George Pell, an innocent man, spent 405 days in prison after two great institutions failed to discharge their responsibilities in a proper manner: the justice system and the media.
The result was one of the worst miscarriages of justice in Australian history, ranking alongside the murder conviction of Lindy Chamberlain after her baby had actually been taken by a dingo.
The fact that the Pell and Chamberlain convictions were eventually overturned is no compensation for the damage that was inflicted. These injustices cannot be allowed to happen again.
The clearest lesson from the Pell affair is the need to bolster the presumption of innocence. This is the golden thread that is supposed to run through the justice system, protecting us from the kind of hysteria that almost destroyed the cardinal.
But there is another lesson: despite years of public hostility by much of the media, Pell had no way of avoiding the risk of a biased jury by seeking to be tried by a judge alone.

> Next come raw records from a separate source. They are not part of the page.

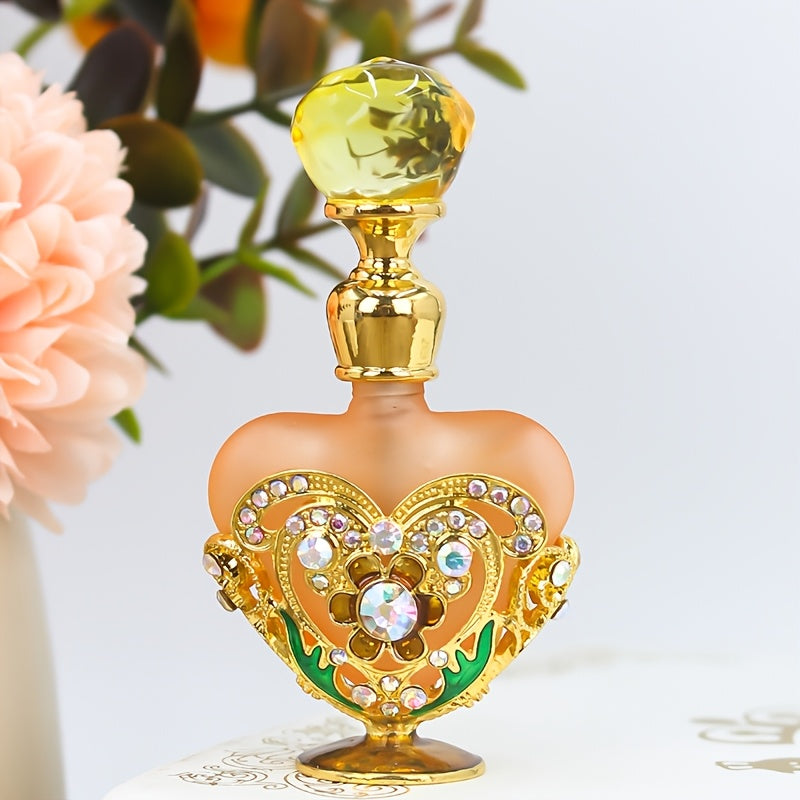 Enamel Peach Heart Bottle 0.34oz Vintage Orchid, Refillable Containers, Portable Decorative Essential Oil Bottle, Holiday Travel Perfume And Essential Oil Personal Care Dispenser Bottle, Have For The Sophisticated Girl (No Perfume, Empty Bottle Only)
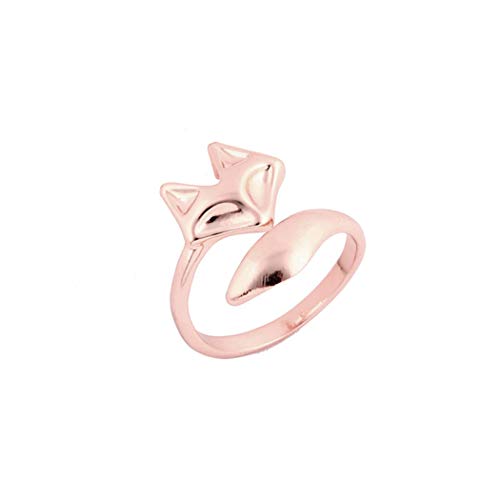 Fashion Rose Gold Verlobungsringe für Frauen Mädchen Chanlder verstellbar Fuchs Tier Knuckle Schmuck Geschenk von KNKNKN LEKANI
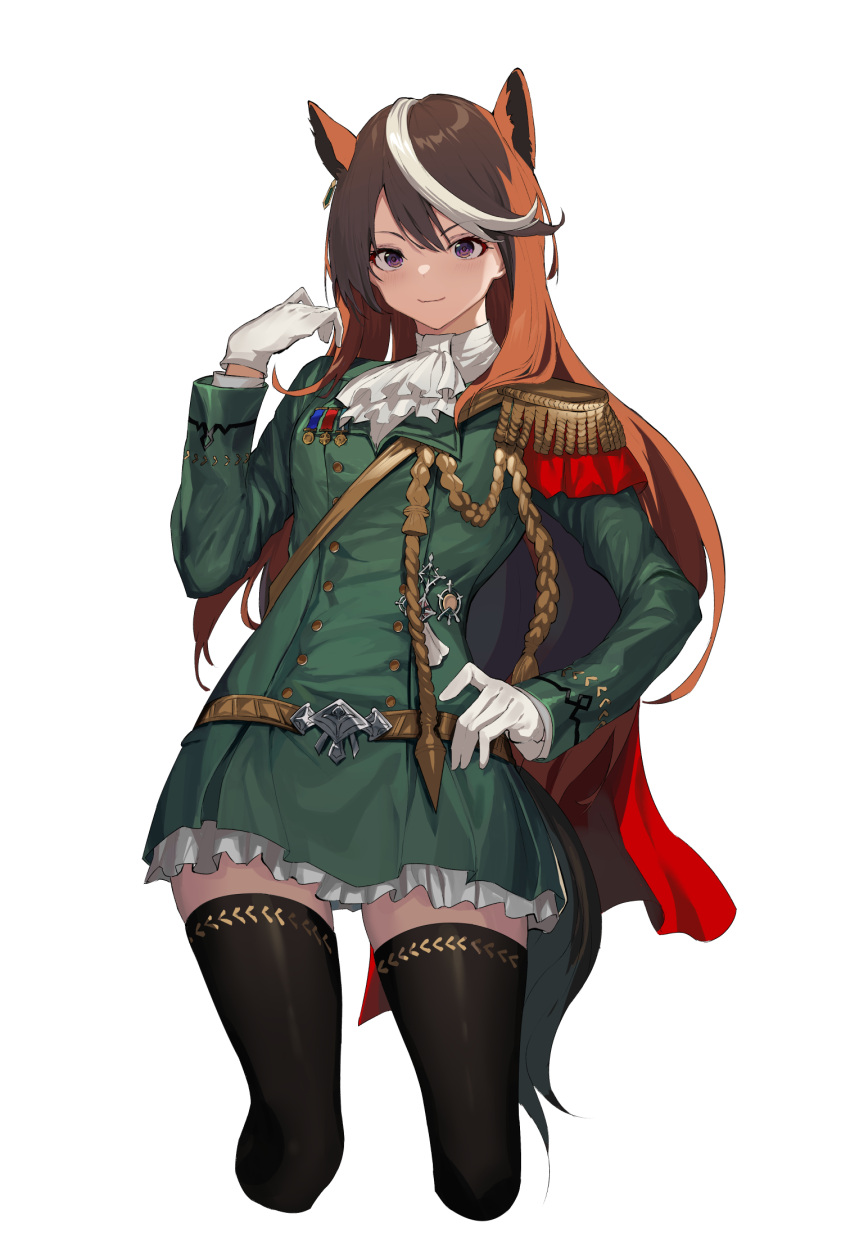 1girl aiguillette animal_ears ascot bangs black_legwear brown_hair closed_mouth cropped_legs dress epaulettes frills gloves green_dress hair_between_eyes hand_on_hip highres horse_ears horse_girl horse_tail long_hair long_sleeves multicolored_hair oweee simple_background single_epaulette solo streaked_hair symboli_rudolf_(umamusume) tail thigh-highs umamusume white_background white_gloves white_hair white_neckwear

That option was not available in Victoria, just as it was not available in the ACT for the man accused of raping Brittany Higgins – another case in which there was a clear risk of a biased jury pool after massive prejudicial publicity.

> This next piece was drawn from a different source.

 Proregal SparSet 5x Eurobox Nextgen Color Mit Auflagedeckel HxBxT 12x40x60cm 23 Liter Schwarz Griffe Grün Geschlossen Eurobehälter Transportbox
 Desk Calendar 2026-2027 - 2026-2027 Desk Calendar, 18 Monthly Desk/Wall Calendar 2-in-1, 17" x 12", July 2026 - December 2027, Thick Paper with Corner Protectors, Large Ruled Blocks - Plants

Trial by jury is an ancient right. But no right is absolute. When it comes into conflict with the right to a fair trial, NSW has shown that judge-alone trials are a viable option.
In the Pell case, many of those in public life – and that includes the media – forgot that they had an interest in upholding the presumption of innocence. By standing back and allowing the courts to do their work, they could have avoided looking like fools once the High Court had ruled.
Instead, significant parts of the media – particularly the ABC – proved they were not immune from the anti-Pell frenzy that swept through parts of society. They overlooked the distinction between an accusation and a proven fact.
In his book Cardinal Pell, the Media Pile-On & Collective Guilt, Gerard Henderson has produced a list of journalists and commentators “who took part in the Pell pile-on over around two decades”. That list, in small type, covers almost a full page.
The Pell affair, just like the Dreyfus affair in France, will forever taint this country’s reputation, and leave a doubt about whether we are really the land of the fair go.
There can be little doubt that Dreyfus, a Jewish army officer, was persecuted because of his religion. That happened on the other side of the planet. But more than a century later, the Pell case shows that little has changed.
The only skerrick of honour from this affair was salvaged by the great dissenting judgment of Mark Weinberg, who refused to go along with the rest of the Victorian Court of Appeal in upholding the flawed jury verdict.
Weinberg’s dissent, which provided the framework for the cardinal’s successful appeal to the High Court, demolished the prosecution’s case.